Unable to perform assignment because the size of the left side is 100-by-198 and the size of the right side is 100-by-98. Error in backgroundSpectrograms (line 50) Xbkg(:,:,:,ind) = filterBank * spec;

1 回表示 (過去 30 日間)
I try to do the background spectograms its the same records as in https://www.mathworks.com/help/deeplearning/examples/deep-learning-speech-recognition.html
and it gives me that error :
Warning:
The FFT length is too small to compute the specified number of
bands. Decrease the number of bands or increase the FFT length.
> In designAuditoryFilterBank (line 104)
In backgroundSpectrograms (line 20)
nable to perform assignment because the size of the left side is
100-by-198 and the size of the right side is 100-by-98.
Error in backgroundSpectrograms (line 50)

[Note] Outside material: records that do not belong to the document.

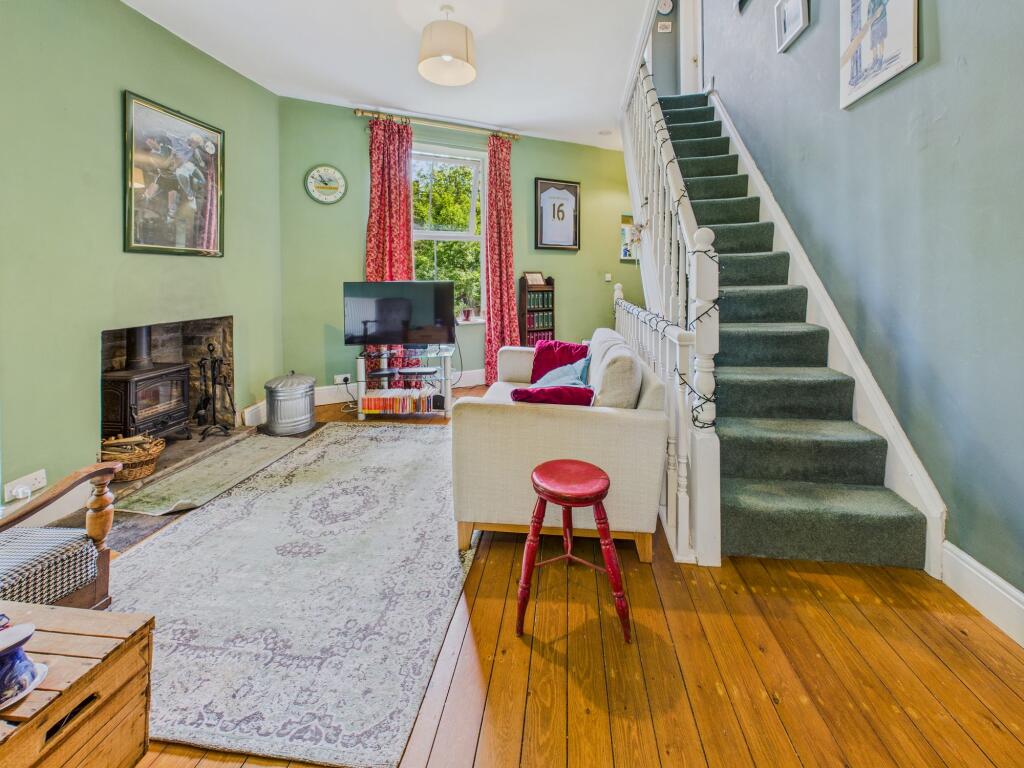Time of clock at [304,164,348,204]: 10:48
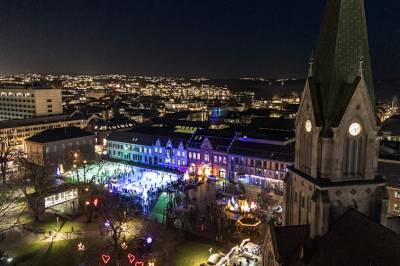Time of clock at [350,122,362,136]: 5:12
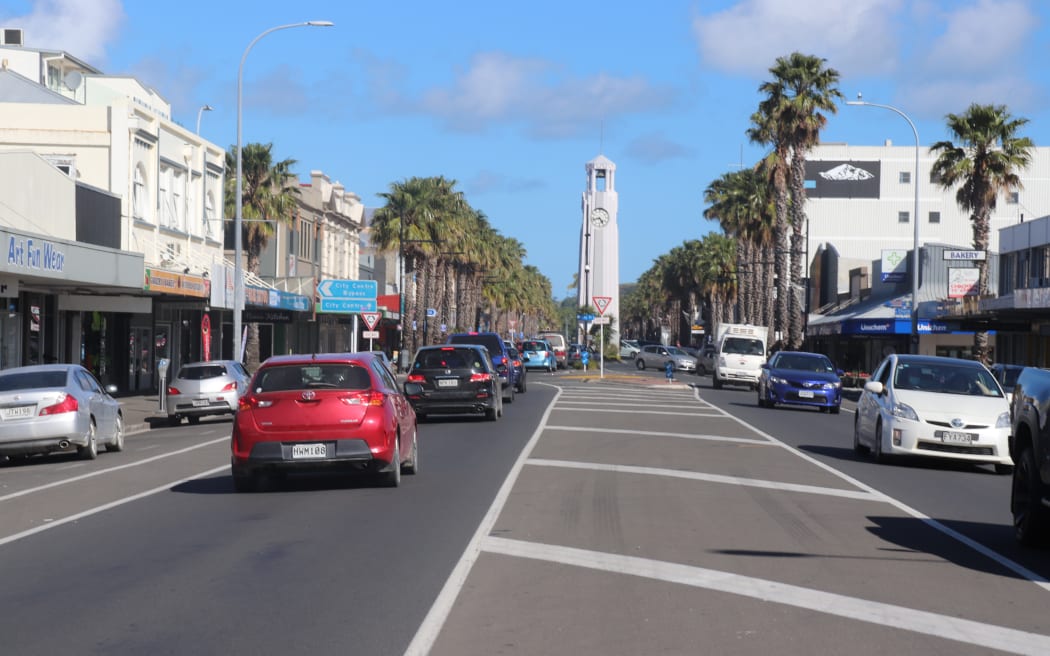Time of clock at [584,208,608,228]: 4:42
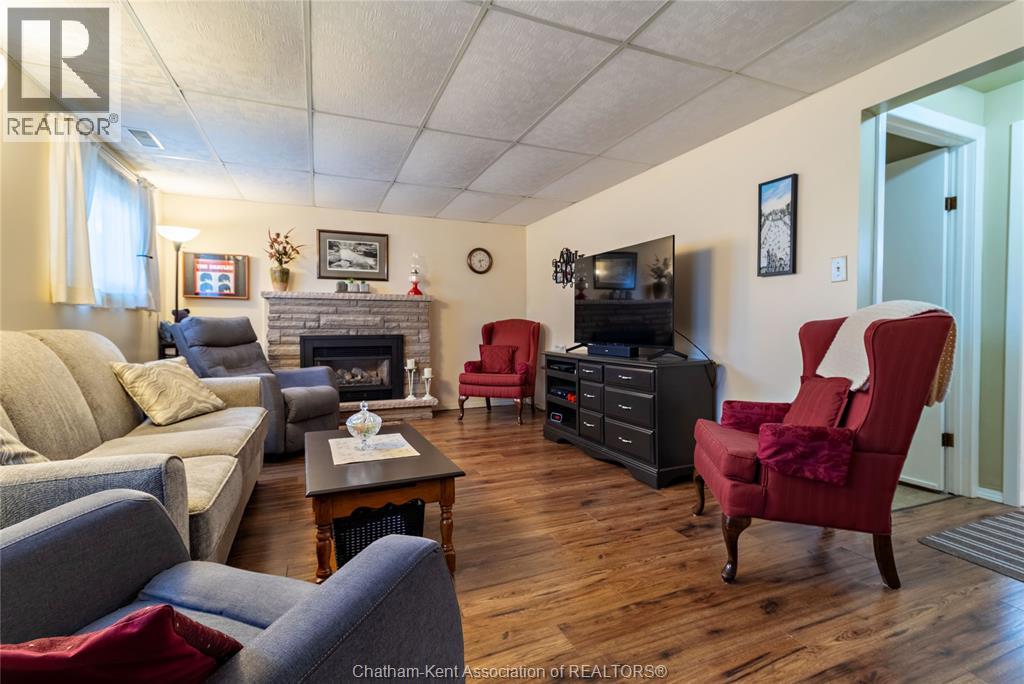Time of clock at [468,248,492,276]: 2:27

Xbkg(:,:,:,ind) = filterBank * spec;
I dont know how to fix it its the backgrounds its the same in example so I dont know what is the error about.
Help me to fix it :
ads = 1x1 audioDatastore
numBkgClips = 4000
volumeRange = [1e-4,1]
segmentDuration= 2
hopDuration = 0.010
numBands = 100
frameDuration = 0.025
FFT length = 512 for backgroundSpectograms
help me with the values
if I set FFT length to 1000 the warning out but the error stay
I must give the hopDuration, numBands,frameDuration, segmentDuration values like this because of my own wav files .
When I try do
adsBkg = subset(ads0,ads0.Labels=="_background_noise_");
numBkgClips = 4000;
volumeRange = [1e-4,1];
XBkg = backgroundSpectrograms(adsBkg,numBkgClips,volumeRange,segmentDuration,frameDuration,hopDuration,numBands);
XBkg = log10(XBkg + epsil);
it gives me above error.
backgroundSpectogram.m
% backgroundSpectrograms(ads,numBkgClips,volumeRange,segmentDuration,frameDuration,hopDuration,numBands)

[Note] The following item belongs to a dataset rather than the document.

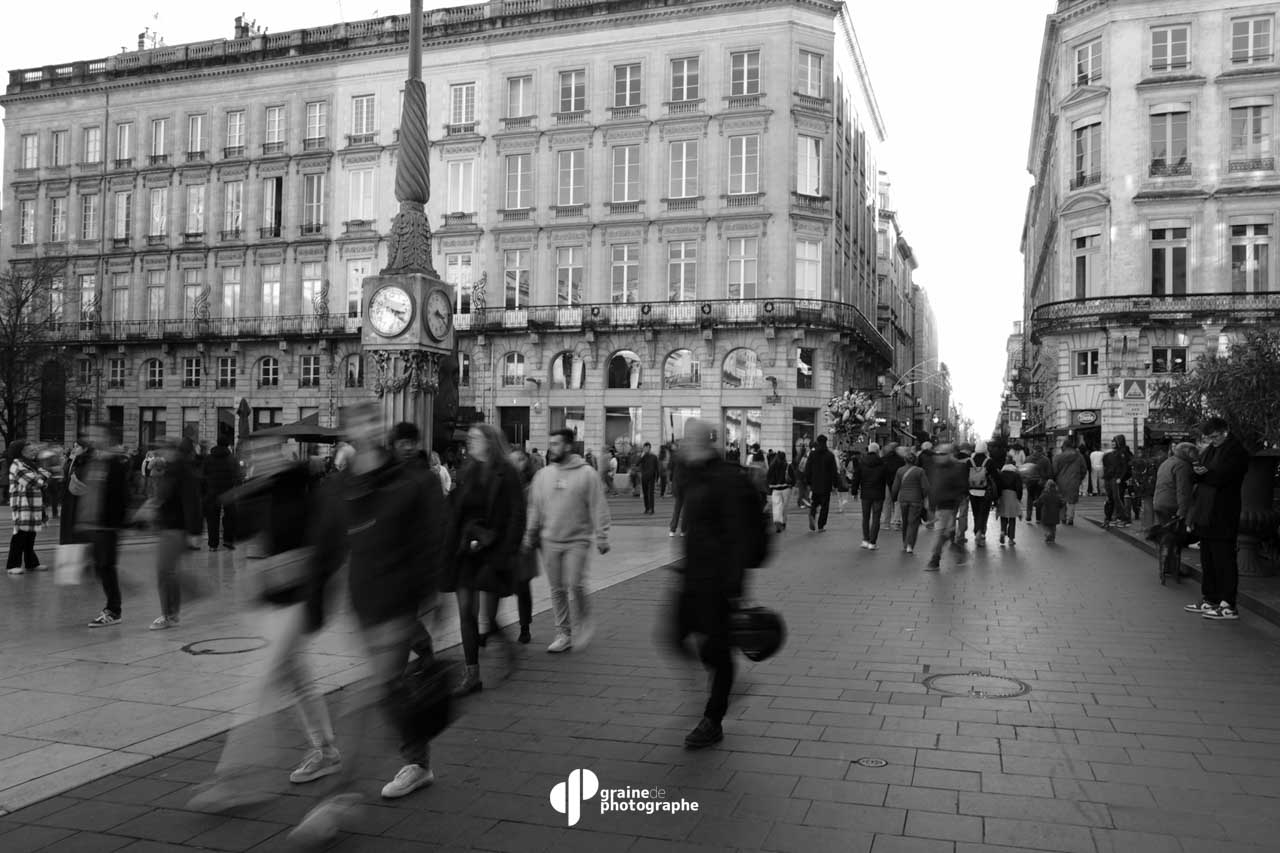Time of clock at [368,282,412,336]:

% calculates numBkgClips spectrograms of background clips taken from the
% audio files in the |ads| datastore. Approximately the same number of
% clips is taken from each audio file. Before calculating spectrograms, the
% function rescales each audio clip with a factor sampled from a
% log-uniform distribution in the range given by volumeRange.
% segmentDuration is the total duration of the speech clips (in seconds),
% frameDuration the duration of each spectrogram frame, hopDuration the
% time shift between each spectrogram frame, and numBands the number of
% frequency bands.
function Xbkg = backgroundSpectrograms(ads,numBkgClips,volumeRange,segmentDuration,frameDuration,hopDuration,numBands)

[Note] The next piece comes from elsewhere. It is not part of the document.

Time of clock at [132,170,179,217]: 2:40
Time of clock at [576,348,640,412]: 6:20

disp("Computing background spectrograms...");
fs = 16e3;
FFTLength = 512;
persistent filterBank
if isempty(filterBank)
filterBank = designAuditoryFilterBank(fs,'FrequencyScale','bark',...
'FFTLength',FFTLength,...
'NumBands',numBands,...
'FrequencyRange',[50,7000]);
end
logVolumeRange = log10(volumeRange);
numBkgFiles = numel(ads.Files);
numClipsPerFile = histcounts(1:numBkgClips,linspace(1,numBkgClips,numBkgFiles+1));
numHops = segmentDuration/hopDuration - 2;
Xbkg = zeros(numBands,numHops,1,numBkgClips,'single');
ind = 1;
for count = 1:numBkgFiles
wave = read(ads);
frameLength = frameDuration*fs;
hopLength = hopDuration*fs;
for j = 1:numClipsPerFile(count)
indStart = randi(numel(wave)-fs);
logVolume = logVolumeRange(1) + diff(logVolumeRange)*rand;
volume = 10^logVolume;
x = wave(indStart:indStart+fs-1)*volume;
x = max(min(x,1),-1);
[~,~,~,spec] = spectrogram(x,hann(frameLength,'periodic'),frameLength - hopLength,FFTLength,'onesided');
Xbkg(:,:,:,ind) = filterBank * spec;
if mod(ind,1000)==0
disp("Processed " + string(ind) + " background clips out of " + string(numBkgClips))
end
ind = ind + 1;
end
end
disp("...done");
end
  2 件のコメント
imtiaz waheed
imtiaz waheed 2020 年 2 月 6 日
numBkgClips = 4000;
volumeRange = [1e-4,1];
segmentDuration= 2;
hopDuration = 0.010;
numBands = 100;
frameDuration = 0.025;
FFTlength = 1024;
adsBkg = subset(ads,ads.Labels=='_background_noise_');
% ads is your datastore
XBkg = backgroundSpectrograms(adsBkg,numBkgClips);volumeRange;segmentDuration;frameDuration;hopDuration;numBands;FFTlength;
disp('Computing background spectrograms...');
logVolumeRange = log10(volumeRange);
numBkgFiles = numel(ads.Files);
numClipsPerFile = histcounts(1:numBkgClips,linspace(1,numBkgClips,numBkgFiles+1));
numHops = segmentDuration/hopDuration - 2;
Xbkg = zeros(numBands,numHops,1,numBkgClips,'single');
ind = 1;
for count = 1:numBkgFiles
[wave,info] = read(ads);
fs = info.SampleRate;
frameLength = frameDuration*fs;
hopLength = hopDuration*fs;
for j = 1:numClipsPerFile(count)
indStart = randi(numel(wave)-fs);
logVolume = logVolumeRange(1) + diff(logVolumeRange)*rand;
volume = 10^logVolume;
x = wave(indStart:indStart+fs-1)*volume;
x = max(min(x,1),-1);
Xbkg(:,:,:,ind) = melSpectrogram(x,fs, ...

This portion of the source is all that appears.